Marc est sans conteste l’une de ses plus belles proies. Il est bien au-dessus de ces vermines insignifiantes qu’il a croisées durant des décennies. Si jeune, et si désespéré… Il fonde beaucoup d’espoirs sur cette dépouille ; il espère que le résultat sera à la hauteur de ses attentes. La dernière fois qu’il s’est senti aussi euphorique remonte à la mort du comte. Il s’en souvient comme si c’était hier, pourtant cette rencontre est d’un autre temps. Cet artiste torturé, à l’esprit si tragique et profond, lui avait donné tant d’espérances ! Pour lui, il avait dépensé plus d’énergie que pour aucun autre : la déception fut d’autant plus grande lorsqu’il en perdit définitivement le contrôle. Sinistre période de solitude et de doute, où il en venait à ne plus croire en ses nécessaires forfaits… Il ne permettra pas que cette trahison se produise à nouveau : Marc lui appartiendra pour toujours.
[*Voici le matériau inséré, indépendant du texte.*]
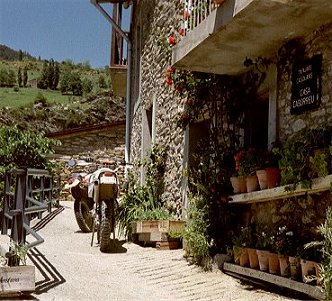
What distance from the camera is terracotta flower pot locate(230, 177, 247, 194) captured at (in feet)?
20.1

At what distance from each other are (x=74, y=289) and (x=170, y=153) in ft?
13.8

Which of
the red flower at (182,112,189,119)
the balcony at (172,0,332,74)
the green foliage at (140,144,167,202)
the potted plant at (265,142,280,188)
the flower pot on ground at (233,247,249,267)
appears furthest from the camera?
the green foliage at (140,144,167,202)

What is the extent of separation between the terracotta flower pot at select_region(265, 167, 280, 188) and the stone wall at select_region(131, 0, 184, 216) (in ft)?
9.93

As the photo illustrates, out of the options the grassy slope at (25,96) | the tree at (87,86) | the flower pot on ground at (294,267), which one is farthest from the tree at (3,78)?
the flower pot on ground at (294,267)

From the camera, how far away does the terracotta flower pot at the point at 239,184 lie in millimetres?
6121

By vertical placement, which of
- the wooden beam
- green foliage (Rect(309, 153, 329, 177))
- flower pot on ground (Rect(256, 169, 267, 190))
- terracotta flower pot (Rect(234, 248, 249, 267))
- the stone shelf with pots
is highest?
green foliage (Rect(309, 153, 329, 177))

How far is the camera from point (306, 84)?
5.52m

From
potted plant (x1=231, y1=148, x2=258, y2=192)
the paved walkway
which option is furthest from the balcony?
the paved walkway

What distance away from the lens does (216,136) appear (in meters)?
7.41

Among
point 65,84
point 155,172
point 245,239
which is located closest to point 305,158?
point 245,239

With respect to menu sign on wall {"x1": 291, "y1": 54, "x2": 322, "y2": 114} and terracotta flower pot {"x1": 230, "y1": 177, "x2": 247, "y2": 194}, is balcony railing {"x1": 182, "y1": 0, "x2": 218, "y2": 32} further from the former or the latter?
terracotta flower pot {"x1": 230, "y1": 177, "x2": 247, "y2": 194}

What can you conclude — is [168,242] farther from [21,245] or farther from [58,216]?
[58,216]

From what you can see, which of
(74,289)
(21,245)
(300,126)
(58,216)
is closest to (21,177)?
(21,245)

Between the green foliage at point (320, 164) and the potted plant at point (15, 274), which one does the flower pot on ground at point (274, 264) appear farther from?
the potted plant at point (15, 274)
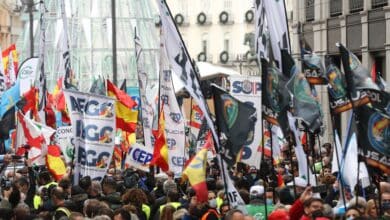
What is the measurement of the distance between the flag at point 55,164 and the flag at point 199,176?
7622 millimetres

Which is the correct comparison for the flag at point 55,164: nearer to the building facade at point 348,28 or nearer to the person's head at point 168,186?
the person's head at point 168,186

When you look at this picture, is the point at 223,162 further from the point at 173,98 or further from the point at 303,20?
the point at 303,20

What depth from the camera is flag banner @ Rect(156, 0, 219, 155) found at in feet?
67.0

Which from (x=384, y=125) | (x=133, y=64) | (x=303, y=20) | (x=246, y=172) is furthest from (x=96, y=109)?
(x=133, y=64)

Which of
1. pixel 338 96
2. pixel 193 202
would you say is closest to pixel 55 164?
pixel 193 202

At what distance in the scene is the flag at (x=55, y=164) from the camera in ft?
77.8

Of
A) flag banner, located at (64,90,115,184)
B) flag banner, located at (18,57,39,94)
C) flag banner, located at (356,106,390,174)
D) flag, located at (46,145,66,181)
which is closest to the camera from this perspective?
flag banner, located at (356,106,390,174)

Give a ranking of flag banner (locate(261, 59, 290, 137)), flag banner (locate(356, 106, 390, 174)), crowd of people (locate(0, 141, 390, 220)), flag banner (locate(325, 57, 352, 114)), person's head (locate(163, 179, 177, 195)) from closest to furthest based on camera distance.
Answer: flag banner (locate(356, 106, 390, 174)) → crowd of people (locate(0, 141, 390, 220)) → flag banner (locate(325, 57, 352, 114)) → flag banner (locate(261, 59, 290, 137)) → person's head (locate(163, 179, 177, 195))

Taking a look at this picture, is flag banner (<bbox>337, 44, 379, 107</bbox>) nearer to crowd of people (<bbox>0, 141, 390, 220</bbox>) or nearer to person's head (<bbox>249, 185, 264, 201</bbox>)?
crowd of people (<bbox>0, 141, 390, 220</bbox>)

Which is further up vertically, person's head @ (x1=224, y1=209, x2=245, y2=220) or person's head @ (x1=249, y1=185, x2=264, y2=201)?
person's head @ (x1=224, y1=209, x2=245, y2=220)

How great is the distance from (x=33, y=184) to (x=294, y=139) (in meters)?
5.12

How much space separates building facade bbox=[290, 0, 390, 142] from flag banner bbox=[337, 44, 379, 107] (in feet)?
77.1

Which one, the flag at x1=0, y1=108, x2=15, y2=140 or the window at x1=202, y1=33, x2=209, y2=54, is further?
the window at x1=202, y1=33, x2=209, y2=54

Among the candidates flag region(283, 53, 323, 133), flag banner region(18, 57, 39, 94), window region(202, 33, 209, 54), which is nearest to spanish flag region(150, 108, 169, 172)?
flag region(283, 53, 323, 133)
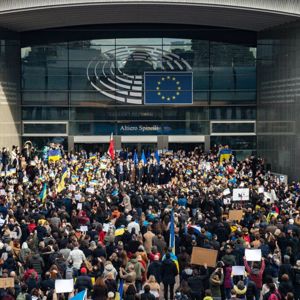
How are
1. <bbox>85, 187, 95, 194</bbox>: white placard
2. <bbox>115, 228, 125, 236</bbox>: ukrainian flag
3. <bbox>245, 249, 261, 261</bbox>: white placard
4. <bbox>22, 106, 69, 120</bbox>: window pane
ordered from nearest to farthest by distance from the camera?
<bbox>245, 249, 261, 261</bbox>: white placard < <bbox>115, 228, 125, 236</bbox>: ukrainian flag < <bbox>85, 187, 95, 194</bbox>: white placard < <bbox>22, 106, 69, 120</bbox>: window pane

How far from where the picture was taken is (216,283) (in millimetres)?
17750

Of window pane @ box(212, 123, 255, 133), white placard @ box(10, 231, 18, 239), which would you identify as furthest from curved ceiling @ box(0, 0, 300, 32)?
white placard @ box(10, 231, 18, 239)

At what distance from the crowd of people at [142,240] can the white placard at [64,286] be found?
162 millimetres

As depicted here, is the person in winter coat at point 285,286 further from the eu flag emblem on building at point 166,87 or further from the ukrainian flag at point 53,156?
the eu flag emblem on building at point 166,87

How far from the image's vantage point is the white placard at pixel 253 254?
61.5 feet

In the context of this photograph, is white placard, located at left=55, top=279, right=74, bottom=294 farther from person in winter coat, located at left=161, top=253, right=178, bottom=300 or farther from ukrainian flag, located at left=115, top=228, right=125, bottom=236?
ukrainian flag, located at left=115, top=228, right=125, bottom=236

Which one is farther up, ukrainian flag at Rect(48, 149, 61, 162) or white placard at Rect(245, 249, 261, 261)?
ukrainian flag at Rect(48, 149, 61, 162)

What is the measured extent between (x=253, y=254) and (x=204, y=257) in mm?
1061

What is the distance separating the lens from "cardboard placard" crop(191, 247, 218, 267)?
18.5 metres

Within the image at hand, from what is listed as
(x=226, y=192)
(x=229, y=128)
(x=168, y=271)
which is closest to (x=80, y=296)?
(x=168, y=271)

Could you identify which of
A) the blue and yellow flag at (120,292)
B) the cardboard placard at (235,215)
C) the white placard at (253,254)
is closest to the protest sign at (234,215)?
the cardboard placard at (235,215)

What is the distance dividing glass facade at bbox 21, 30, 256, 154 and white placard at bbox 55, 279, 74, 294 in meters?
34.5

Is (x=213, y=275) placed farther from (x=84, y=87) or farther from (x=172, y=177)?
(x=84, y=87)

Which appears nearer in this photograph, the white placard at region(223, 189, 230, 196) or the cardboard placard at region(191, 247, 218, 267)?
the cardboard placard at region(191, 247, 218, 267)
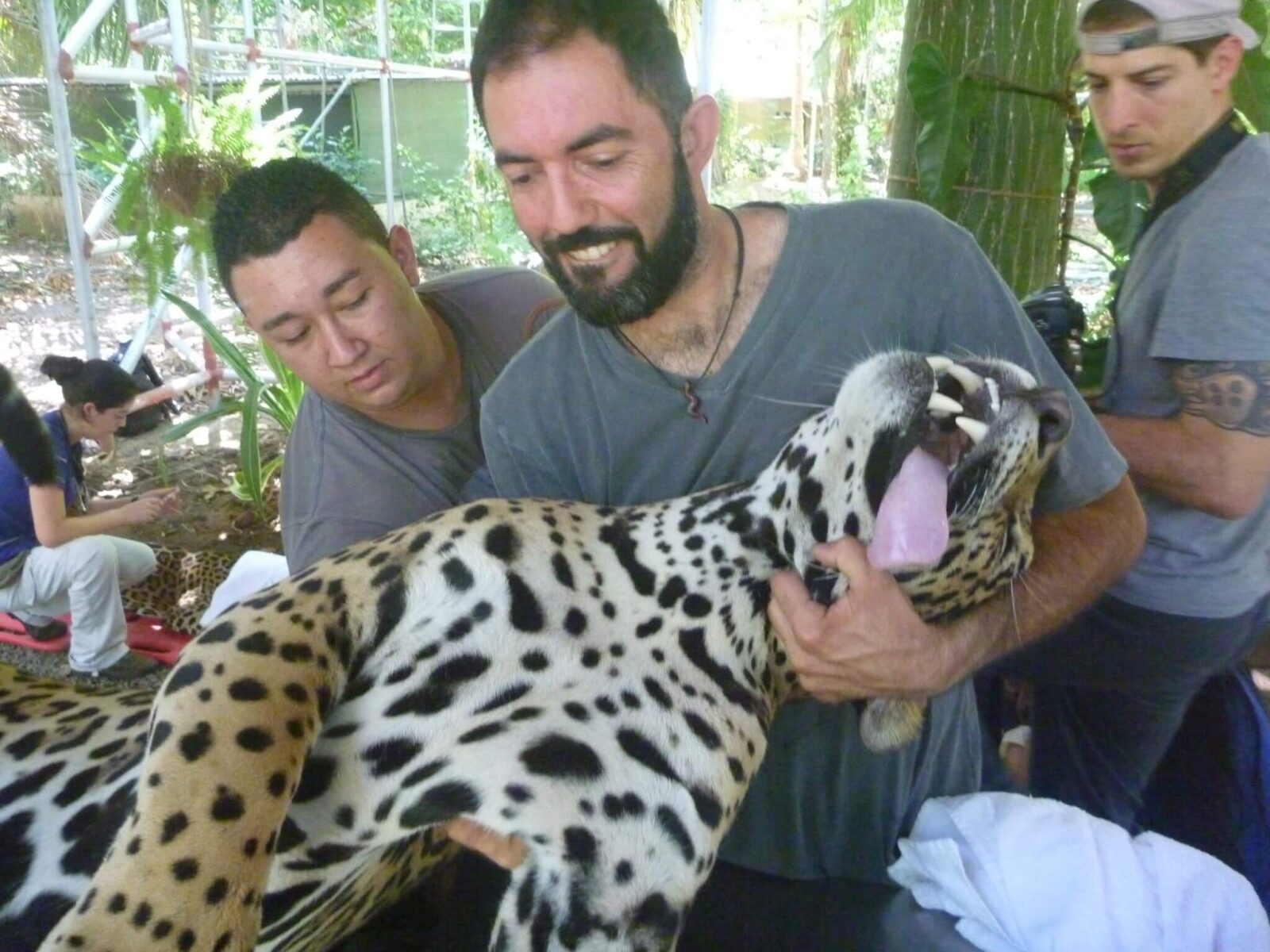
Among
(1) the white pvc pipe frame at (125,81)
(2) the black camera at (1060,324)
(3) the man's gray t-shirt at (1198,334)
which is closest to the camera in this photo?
(3) the man's gray t-shirt at (1198,334)

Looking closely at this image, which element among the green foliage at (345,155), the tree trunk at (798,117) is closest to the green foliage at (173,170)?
the green foliage at (345,155)

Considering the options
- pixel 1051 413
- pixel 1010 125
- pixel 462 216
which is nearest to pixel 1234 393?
pixel 1051 413

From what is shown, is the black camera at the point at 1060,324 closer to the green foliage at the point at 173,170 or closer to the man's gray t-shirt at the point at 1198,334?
the man's gray t-shirt at the point at 1198,334

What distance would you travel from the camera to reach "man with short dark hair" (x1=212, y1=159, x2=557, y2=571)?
82.9 inches

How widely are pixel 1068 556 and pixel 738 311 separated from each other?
27.5 inches

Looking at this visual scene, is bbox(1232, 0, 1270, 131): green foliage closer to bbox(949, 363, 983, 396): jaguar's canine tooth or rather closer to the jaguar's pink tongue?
bbox(949, 363, 983, 396): jaguar's canine tooth

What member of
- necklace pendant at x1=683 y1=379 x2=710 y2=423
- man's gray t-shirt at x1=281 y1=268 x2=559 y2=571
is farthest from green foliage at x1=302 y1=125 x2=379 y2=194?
necklace pendant at x1=683 y1=379 x2=710 y2=423

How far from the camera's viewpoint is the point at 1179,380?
2123 mm

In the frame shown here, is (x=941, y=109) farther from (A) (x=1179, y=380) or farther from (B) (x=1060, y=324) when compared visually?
(A) (x=1179, y=380)

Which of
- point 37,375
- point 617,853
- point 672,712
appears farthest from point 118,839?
point 37,375

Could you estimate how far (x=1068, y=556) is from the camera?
174 cm

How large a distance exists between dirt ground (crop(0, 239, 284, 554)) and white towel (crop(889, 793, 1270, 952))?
15.4ft

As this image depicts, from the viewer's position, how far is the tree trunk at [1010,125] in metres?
3.50

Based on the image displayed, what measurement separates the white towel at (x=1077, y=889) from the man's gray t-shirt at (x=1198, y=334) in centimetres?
80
Jusqu'à présent ses proies ne l’ont qu’à demi satisfait ; mais il sent qu’avec cette âme brisée, cet exquis cadavre, tout va changer enfin pour pleinement nourrir sa démence.

Après des heures de route à travers la nuit, Maldoror arrive près d’une auberge reculée. L’enseigne rongée par le temps ne tient qu’à un fil, en l’occurrence deux mailles de fer rouillées qui maintiennent à peine l’écriteau de bois à la façade. Un vieil homme est assis sur un banc de pierre attenant à l’entrée. Très lentement il relève le menton, et d’une voix sans émotion s’adresse au maître du chaos rampant :
Vous voilà enfin de retour !
— Pas un mot, créature abjecte, ou je t’arrache la langue.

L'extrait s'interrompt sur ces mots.